From the Literature:
A case report of definite causality between fimasartan and hepatotoxicity (liver injury) was identified in the literature review published by DH Park et al.
Literature Case Report: A 73-year-old man in South Korea developed hepatotoxicity after exposure to fimasartan which occurred only ten months after the first dose. Patient’s underlying medical conditions such autoimmune diseases and infections were ruled out. Interestingly, the patient did not experience any AE with three other types of ARBs. The patient accidentally re-administered fimasartan for one month and the episode recurred (Positive Re challenge suggesting strong causal association). The authors strongly suggested that the cause of hepatotoxicity was fimasartan. The Roussel Uclaf Causality Assessment Method (RUCAM) scale score was eight for the first episode and 11 with the second episode of liver injury.
Liver Injury with other drugs of same class (angiotensin II receptor blocking agents)
Health Science Authority (HSA) of Singapore had received 12 AE reports of liver injury with losartan (5), telmisartan (2), olmesartan (1) and valsartan (4).

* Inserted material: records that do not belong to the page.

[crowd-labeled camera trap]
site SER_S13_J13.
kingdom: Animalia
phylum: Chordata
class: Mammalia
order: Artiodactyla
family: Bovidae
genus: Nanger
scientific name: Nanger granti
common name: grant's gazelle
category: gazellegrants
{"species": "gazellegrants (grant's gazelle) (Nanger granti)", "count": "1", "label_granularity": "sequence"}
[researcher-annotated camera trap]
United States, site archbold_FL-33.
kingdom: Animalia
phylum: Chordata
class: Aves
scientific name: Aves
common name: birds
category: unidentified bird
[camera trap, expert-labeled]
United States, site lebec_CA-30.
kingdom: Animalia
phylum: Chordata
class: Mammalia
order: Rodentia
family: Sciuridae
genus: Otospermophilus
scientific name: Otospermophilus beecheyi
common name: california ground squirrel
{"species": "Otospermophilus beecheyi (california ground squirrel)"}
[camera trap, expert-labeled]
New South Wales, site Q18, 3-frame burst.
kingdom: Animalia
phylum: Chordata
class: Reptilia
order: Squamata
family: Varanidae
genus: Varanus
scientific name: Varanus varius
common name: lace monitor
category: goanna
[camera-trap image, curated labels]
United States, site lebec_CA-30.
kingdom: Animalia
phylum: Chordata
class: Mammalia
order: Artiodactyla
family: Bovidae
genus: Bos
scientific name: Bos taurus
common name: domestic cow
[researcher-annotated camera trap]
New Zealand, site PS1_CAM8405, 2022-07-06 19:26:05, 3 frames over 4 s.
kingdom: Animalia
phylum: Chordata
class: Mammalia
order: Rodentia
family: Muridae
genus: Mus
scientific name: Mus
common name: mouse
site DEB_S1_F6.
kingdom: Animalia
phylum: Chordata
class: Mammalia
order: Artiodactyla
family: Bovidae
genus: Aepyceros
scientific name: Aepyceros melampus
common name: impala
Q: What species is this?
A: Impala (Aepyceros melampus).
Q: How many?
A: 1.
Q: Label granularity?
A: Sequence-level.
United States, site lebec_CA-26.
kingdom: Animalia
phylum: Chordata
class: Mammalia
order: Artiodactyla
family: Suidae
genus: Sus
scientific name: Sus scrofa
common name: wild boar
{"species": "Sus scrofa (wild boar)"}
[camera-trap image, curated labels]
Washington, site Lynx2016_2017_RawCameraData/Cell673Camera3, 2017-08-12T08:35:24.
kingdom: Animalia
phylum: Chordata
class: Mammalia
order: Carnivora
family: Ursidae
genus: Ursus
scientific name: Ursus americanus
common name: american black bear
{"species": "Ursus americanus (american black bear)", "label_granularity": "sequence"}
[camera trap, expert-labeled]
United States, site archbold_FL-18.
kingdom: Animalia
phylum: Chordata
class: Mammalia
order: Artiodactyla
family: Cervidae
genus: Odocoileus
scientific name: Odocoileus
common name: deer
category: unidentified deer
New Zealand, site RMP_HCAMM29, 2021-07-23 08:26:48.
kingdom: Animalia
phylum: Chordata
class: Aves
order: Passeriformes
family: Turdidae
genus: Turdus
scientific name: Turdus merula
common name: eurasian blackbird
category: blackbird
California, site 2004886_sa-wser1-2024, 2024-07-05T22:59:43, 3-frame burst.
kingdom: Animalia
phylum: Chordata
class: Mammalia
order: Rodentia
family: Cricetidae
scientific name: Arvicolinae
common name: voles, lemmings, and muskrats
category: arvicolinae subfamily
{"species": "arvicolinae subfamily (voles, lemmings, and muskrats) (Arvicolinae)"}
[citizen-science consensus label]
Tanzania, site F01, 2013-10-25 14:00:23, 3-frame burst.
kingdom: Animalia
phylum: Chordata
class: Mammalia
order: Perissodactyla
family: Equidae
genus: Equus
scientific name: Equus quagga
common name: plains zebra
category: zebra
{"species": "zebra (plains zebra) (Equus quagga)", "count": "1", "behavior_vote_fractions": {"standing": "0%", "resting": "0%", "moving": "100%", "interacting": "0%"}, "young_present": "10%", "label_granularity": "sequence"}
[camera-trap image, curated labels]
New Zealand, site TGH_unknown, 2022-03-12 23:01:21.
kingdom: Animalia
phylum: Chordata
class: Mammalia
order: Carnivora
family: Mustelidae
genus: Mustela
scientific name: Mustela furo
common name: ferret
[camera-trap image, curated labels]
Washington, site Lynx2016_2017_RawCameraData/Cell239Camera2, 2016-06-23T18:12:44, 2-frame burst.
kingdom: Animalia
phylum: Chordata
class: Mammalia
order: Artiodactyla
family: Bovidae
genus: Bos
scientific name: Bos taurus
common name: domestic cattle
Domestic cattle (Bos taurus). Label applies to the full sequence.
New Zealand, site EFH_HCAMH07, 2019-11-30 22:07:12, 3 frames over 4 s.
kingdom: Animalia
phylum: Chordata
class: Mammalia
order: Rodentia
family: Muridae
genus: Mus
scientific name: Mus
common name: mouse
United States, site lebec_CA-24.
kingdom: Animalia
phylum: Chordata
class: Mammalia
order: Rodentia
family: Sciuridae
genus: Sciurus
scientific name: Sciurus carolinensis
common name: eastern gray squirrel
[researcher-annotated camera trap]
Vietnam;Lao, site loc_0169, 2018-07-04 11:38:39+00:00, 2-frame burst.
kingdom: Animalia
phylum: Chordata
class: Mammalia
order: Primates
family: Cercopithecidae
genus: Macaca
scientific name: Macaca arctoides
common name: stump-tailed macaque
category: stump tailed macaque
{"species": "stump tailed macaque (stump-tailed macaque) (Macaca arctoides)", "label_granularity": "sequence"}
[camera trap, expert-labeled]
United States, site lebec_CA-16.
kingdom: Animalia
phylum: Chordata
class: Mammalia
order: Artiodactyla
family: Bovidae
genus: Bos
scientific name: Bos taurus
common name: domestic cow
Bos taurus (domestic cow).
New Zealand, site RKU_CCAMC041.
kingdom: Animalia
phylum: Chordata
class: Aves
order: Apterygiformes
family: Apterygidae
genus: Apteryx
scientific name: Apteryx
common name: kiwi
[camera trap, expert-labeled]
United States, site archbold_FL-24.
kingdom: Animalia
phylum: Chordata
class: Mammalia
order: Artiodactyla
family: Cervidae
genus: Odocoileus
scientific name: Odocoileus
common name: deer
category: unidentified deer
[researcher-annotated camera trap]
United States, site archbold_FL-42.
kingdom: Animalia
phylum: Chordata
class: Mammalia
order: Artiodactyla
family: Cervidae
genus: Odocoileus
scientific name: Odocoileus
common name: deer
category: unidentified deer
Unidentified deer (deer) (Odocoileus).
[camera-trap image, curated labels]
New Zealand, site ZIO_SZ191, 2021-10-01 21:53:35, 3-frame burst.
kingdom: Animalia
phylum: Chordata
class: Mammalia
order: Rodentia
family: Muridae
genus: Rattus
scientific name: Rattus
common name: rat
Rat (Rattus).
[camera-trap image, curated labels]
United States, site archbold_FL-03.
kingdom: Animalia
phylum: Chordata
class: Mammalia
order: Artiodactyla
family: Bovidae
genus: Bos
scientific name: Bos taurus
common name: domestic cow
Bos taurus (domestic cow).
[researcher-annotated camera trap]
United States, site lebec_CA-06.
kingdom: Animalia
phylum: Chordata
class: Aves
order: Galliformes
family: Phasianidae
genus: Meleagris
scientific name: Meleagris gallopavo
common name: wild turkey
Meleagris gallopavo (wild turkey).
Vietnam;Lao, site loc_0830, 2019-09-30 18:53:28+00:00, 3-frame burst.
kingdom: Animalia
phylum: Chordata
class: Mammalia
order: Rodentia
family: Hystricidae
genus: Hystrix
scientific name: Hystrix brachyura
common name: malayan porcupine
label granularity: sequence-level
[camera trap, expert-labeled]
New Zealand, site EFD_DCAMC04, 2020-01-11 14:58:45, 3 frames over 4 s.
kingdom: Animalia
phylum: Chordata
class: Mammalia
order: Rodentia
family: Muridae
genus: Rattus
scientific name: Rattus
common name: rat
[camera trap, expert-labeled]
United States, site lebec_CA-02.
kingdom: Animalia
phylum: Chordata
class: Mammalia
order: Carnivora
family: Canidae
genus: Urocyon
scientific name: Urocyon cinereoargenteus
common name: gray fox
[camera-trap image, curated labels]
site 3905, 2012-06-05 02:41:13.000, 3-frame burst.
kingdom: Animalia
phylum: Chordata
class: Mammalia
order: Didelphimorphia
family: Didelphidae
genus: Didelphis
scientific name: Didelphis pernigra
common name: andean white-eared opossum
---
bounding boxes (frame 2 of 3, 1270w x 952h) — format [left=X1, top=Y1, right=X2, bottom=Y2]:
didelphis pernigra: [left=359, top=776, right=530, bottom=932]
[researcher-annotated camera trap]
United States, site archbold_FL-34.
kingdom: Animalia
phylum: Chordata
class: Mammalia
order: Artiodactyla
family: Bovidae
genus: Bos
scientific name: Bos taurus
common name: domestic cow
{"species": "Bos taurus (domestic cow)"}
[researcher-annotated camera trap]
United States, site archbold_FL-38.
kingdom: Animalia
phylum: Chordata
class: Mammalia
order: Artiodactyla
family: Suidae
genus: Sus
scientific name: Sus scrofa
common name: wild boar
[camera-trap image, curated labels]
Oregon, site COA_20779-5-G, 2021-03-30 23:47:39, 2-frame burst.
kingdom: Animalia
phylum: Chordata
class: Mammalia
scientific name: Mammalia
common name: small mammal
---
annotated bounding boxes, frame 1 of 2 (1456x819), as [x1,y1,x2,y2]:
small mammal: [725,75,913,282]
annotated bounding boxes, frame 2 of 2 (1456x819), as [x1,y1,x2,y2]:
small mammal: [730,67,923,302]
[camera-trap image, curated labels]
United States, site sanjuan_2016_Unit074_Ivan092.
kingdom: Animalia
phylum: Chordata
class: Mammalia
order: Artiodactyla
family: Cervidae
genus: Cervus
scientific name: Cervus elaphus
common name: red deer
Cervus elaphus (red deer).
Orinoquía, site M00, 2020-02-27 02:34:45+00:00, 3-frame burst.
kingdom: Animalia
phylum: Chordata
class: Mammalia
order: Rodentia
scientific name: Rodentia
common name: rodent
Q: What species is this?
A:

Advice for Health care professionals:
To consider the above safety information when prescribing fimasartan. Some signs and symptoms of liver injury include fatigue or excessive tiredness, nausea and vomiting, abdominal pain, and jaundice.
Healthcare professionals are also encouraged to monitor for any symptoms and report any suspected cases of liver injury related to the use of fimasartan.